Document section
^^^^^^^^^^^^^^^^

Prove that $\bigcap\mathcal H\subseteq(\bigcap\mathcal F)\cup(\bigcap\mathcal G)$.

Question

Not a duplicate of

Prove that $∩\mathcal H ⊆ (∩\mathcal F) ∪ (∩\mathcal G)$.

This is exercise $3.5.17$ from the book How to Prove it by Velleman $($$2^{nd}$ edition$)$:

Suppose $\mathcal F$, $\mathcal G$, and $\mathcal H$ are nonempty families of sets and for every $A\in\mathcal F$ and every $B\in\mathcal G$, $A\cup B\in\mathcal H$. Prove that $\bigcap\mathcal H\subseteq(\bigcap\mathcal F)\cup(\bigcap\mathcal G)$.

Here is my proof:

Let $x$ be an arbitrary element of $\bigcap\mathcal H$. Now we consider two different cases.

Case $1.$ Suppose $x\in\bigcap\mathcal F$. Therefore $x\in (\bigcap\mathcal F)\cup(\bigcap\mathcal G)$.

Case $2.$ Suppose $x\notin \bigcap\mathcal F$. So we can choose some $A_0$ such that $A_0\in\mathcal F$ and $x\notin A_0$. From $\forall A\in\mathcal F\forall B\in\mathcal G(A\cup B\in\mathcal H)$ and $A_0\in\mathcal F$, it follows that $A_0\cup B\in\mathcal H$ for every $B\in\mathcal G$. Since $x\in\bigcap\mathcal H$, $x\in A_0\cup B$ for every $B\in\mathcal G$. Since $x\notin A_0$, $x\in B$ for every $B\in\mathcal G$ and so $x\in\bigcap \mathcal G$. Thus $x\in (\bigcap\mathcal F)\cup(\bigcap\mathcal G)$.

^^^^^^^^^^^^^^^^

Extracted material
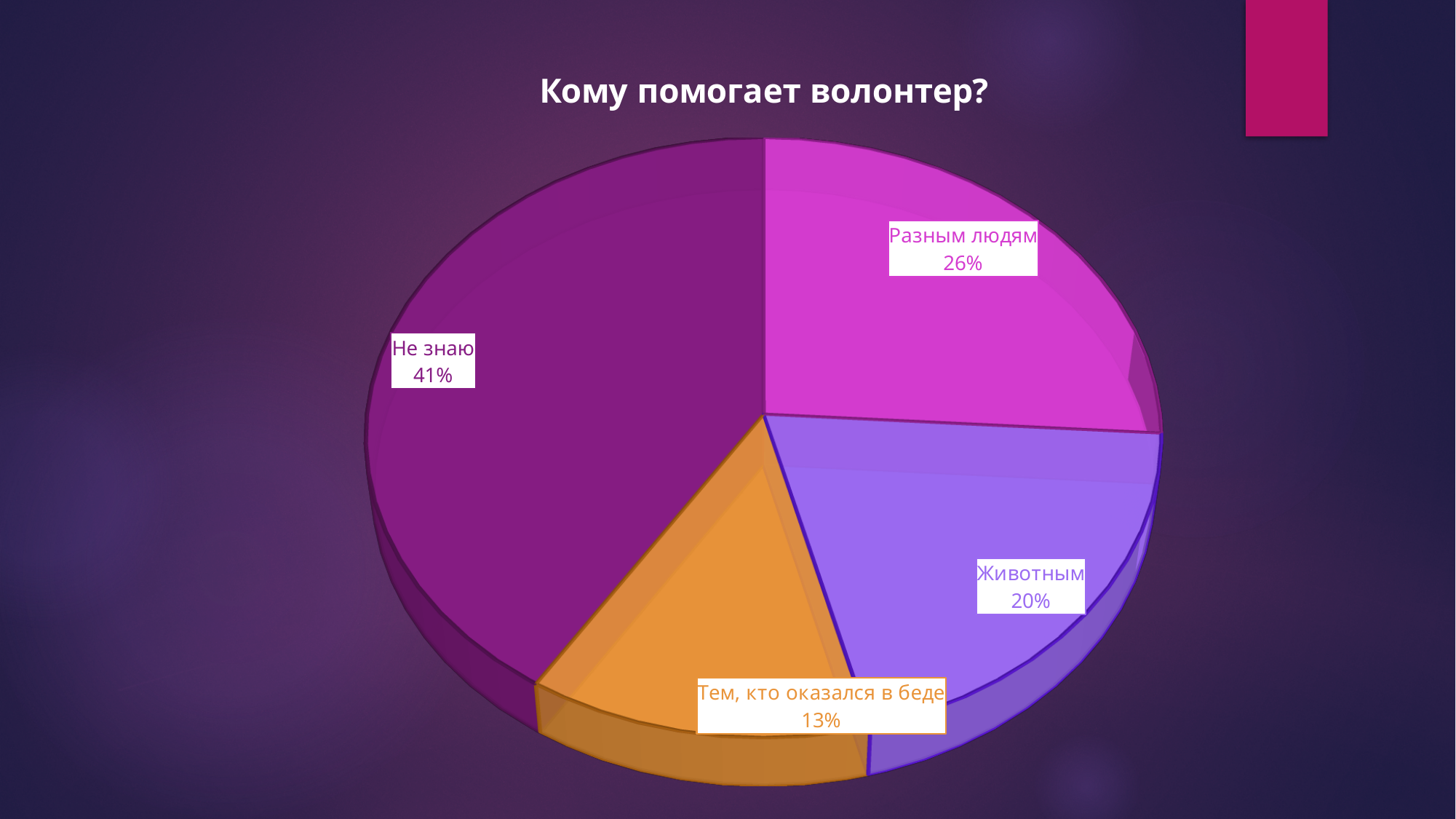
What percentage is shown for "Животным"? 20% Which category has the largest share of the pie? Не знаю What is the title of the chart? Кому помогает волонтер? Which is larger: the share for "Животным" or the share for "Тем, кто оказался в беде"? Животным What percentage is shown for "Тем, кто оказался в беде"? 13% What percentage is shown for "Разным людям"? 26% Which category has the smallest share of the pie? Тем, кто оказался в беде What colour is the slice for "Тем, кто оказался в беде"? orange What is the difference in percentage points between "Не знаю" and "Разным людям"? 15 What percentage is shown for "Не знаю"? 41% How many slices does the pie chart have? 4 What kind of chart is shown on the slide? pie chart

^^^^^^^^^^^^^^^^

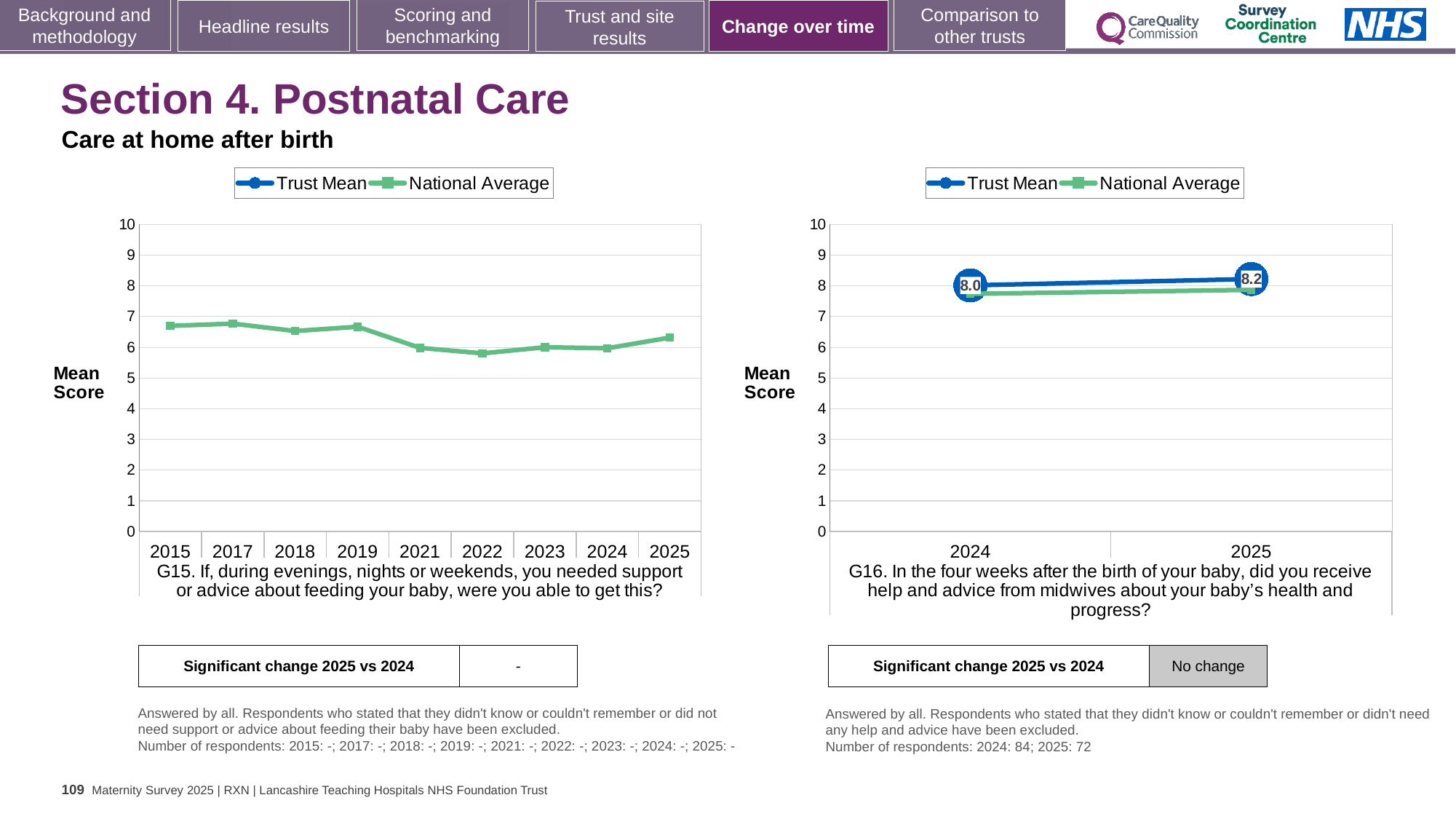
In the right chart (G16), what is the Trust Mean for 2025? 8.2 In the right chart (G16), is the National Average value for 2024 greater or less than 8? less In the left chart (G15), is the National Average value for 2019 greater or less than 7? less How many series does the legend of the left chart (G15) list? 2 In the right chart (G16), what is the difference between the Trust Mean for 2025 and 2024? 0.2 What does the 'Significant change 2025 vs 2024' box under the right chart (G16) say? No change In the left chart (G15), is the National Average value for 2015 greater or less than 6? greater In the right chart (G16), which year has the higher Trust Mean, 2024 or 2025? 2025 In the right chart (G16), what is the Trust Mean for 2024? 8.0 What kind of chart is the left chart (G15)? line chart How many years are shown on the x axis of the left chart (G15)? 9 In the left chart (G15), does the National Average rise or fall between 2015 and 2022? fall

^^^^^^^^^^^^^^^^

What is needed
Reproduce the stretch of the intersection proof from "Prove that $∩\mathcal" through "Therefore $x\in (\bigcap\mathcal F)\cup(\bigcap\mathcal G)$.", changing "arbitrary" to "unspecified".

Result for this task
Prove that $∩\mathcal H ⊆ (∩\mathcal F) ∪ (∩\mathcal G)$.

This is exercise $3.5.17$ from the book How to Prove it by Velleman $($$2^{nd}$ edition$)$:

Suppose $\mathcal F$, $\mathcal G$, and $\mathcal H$ are nonempty families of sets and for every $A\in\mathcal F$ and every $B\in\mathcal G$, $A\cup B\in\mathcal H$. Prove that $\bigcap\mathcal H\subseteq(\bigcap\mathcal F)\cup(\bigcap\mathcal G)$.

Here is my proof:

Let $x$ be an unspecified element of $\bigcap\mathcal H$. Now we consider two different cases.

Case $1.$ Suppose $x\in\bigcap\mathcal F$. Therefore $x\in (\bigcap\mathcal F)\cup(\bigcap\mathcal G)$.